TEXT SHOWN Block Start

Sunday, April 06, 2014

Reading a "bad" news story can be encouraging. Sometimes.

The headline for the news story in The Hindu that made me feel good?
Chennai commuters ask for more AC buses to beat the heat
The details were even more heart-warming:
With the summer heat intensifying, bus commuters in the city are desperate for the Metropolitan Transport Corporation’s (MTC) airconditioned buses.
No, this is not any case of schadenfreude.  It is genuine happiness on reading that. Why?

It is a measure of how much people have come to expect in their daily lives. And this rising expectation is a reflection of the increasing levels of affluence in the part of the old country that was once home to me.

Back when I lived in Chennai, to begin with the city was called Madras then.  I bet that the summers were no less hot and muggy as the summer is now.  But, those were the years when rarely did a home have AC, and one of the greatest thrills was to watch a movie in an AC theatre for the cooler temperature for those couple of hours.  Thus, the best we could do then was to seek comfort under the ceiling fan, or sit as close as possible to a table fan.

We didn't know any better than to live that life in the heat and humidity.  A life in which mothers and sisters (yes, terribly sexist it was then) prepared hot foods and snacks in the hot kitchens on hot days. Fathers and brothers went to work on hot days too.  And we youngsters, whose only worry was about school and college, grabbed a couple of rupees and headed to spend time with friends.  To meet with friends, meant using the bus.  The crowded bus.  We sometimes clung on to the crowded bus, hanging out with the feet barely on the foot-board.

TEXT SHOWN Block End

- **CHECK YOUR UNDERSTANDING**
**a.** From the post about Chennai's summer heat, output the passage starting at "Sunday, April 06, 2014" and ending at "home to me.".
**b.** List every family relation the Chennai heat post names, such as a parent or sibling.

DATA SUPPLIED Block Start

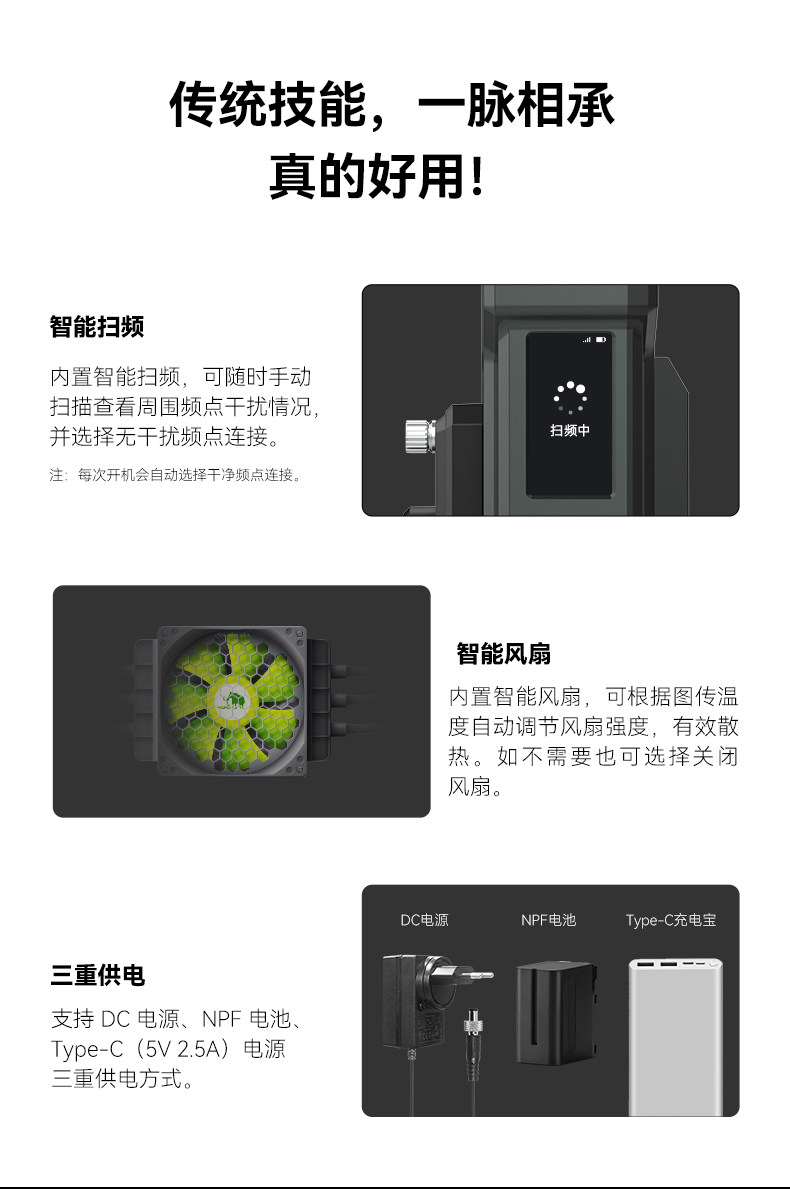 传统技能，一脉相承
真的好用！

智能扫频

内置智能扫频，可随时手动扫描查看周围频点干扰情况，并选择无干扰频点连接。

注：每次开机会自动选择干净频点连接。

扫频中

智能风扇

内置智能风扇，可根据图传温度自动调节风扇强度，有效散热。如不需要也可选择关闭风扇。

三重供电

支持 DC 电源、NPF 电池、Type-C（5V 2.5A）电源三重供电方式。

DC电源

NPF电池

Type-C充电宝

DATA SUPPLIED Block End

- **EXPECTED RESPONSES**
**a.**
Sunday, April 06, 2014

Reading a "bad" news story can be encouraging. Sometimes.

The headline for the news story in The Hindu that made me feel good?
Chennai commuters ask for more AC buses to beat the heat
The details were even more heart-warming:
With the summer heat intensifying, bus commuters in the city are desperate for the Metropolitan Transport Corporation’s (MTC) airconditioned buses.
No, this is not any case of schadenfreude.  It is genuine happiness on reading that. Why?

It is a measure of how much people have come to expect in their daily lives. And this rising expectation is a reflection of the increasing levels of affluence in the part of the old country that was once home to me.

**b.** mothers, sisters, fathers, brothers